In the OECD/G20 Designing Effective Controlled Foreign Company Rules, Action 3 – 2015 Final Report, one can read a concise examination of Cadbury and a series of recommended solutions for the CFC design. This examination is flawed, since it evokes the rulings in Oy AA and SGI submitting that they would be directly linked to Cadbury with the effect of (“arguably”) narrowing the stringency of Cadbury.
The closest one can come to Cadbury is maybe Nordea Bank Danmark, where a branch (permanent establishment in Sweden) is transformed into a subsidiary and Denmark, the country where the parent company resides for tax purposes, intended to deny the deduction of losses incurred before the named transformation, making it conditional on the inclusion of profits obtained in subsequent years in the calculation of taxable income of – at this time – non-resident subsidiary. The profits made by that establishment before its transfer and those resulting from the gain made upon the transfer shall be matched with the losses, according to the principle of symmetry between the right to tax profits and the right to deduct losses.
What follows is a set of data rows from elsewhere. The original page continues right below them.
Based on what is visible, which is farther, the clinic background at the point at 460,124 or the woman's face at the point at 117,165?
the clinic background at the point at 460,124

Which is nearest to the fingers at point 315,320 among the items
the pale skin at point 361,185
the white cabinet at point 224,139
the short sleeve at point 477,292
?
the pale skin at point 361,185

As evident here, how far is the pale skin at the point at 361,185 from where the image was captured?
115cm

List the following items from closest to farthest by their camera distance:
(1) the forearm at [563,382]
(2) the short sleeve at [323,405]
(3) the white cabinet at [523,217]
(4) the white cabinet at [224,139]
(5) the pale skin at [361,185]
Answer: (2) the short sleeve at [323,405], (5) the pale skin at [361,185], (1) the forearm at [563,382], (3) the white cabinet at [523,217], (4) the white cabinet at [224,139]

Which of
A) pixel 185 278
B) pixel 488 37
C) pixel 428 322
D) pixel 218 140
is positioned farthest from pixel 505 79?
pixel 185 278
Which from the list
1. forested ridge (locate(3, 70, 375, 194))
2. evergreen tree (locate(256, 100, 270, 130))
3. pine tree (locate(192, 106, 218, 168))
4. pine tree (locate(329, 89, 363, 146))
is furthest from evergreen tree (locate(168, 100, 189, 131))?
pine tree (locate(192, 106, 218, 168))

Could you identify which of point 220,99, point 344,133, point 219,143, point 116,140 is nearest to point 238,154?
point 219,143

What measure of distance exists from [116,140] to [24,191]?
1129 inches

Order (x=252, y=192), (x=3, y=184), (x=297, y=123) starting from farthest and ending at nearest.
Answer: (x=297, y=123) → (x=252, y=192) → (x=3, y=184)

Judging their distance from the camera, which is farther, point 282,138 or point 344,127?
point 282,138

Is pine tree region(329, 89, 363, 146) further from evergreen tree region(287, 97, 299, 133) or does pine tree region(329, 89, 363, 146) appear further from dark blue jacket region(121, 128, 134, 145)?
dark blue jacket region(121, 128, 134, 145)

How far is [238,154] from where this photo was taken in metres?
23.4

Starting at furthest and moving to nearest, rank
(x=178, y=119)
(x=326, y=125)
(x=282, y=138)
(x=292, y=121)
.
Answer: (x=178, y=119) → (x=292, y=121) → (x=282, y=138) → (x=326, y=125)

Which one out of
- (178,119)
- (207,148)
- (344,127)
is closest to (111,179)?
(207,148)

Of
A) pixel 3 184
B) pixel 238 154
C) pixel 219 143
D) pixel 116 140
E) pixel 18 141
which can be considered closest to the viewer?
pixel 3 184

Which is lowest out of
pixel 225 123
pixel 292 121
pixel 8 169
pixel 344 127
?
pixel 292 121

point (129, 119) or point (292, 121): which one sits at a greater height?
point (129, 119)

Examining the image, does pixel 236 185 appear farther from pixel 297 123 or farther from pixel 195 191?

“…if a CFC rule treats domestic subsidiaries the same as cross-border subsidiaries, it arguably should not be treated as discriminatory under the case law of the ECJ, and no justification is needed.”[p. 18]
Aristotle (384-322 B.C.) enlightened that justice entails treating equals equally and treating unequals unequally. A CFC rule that treats resident subsidiaries and non-resident subsidiaries equally would infer an equal treatment of unequals and the same conclusion can be read even from the jurisprudence of the CJEU.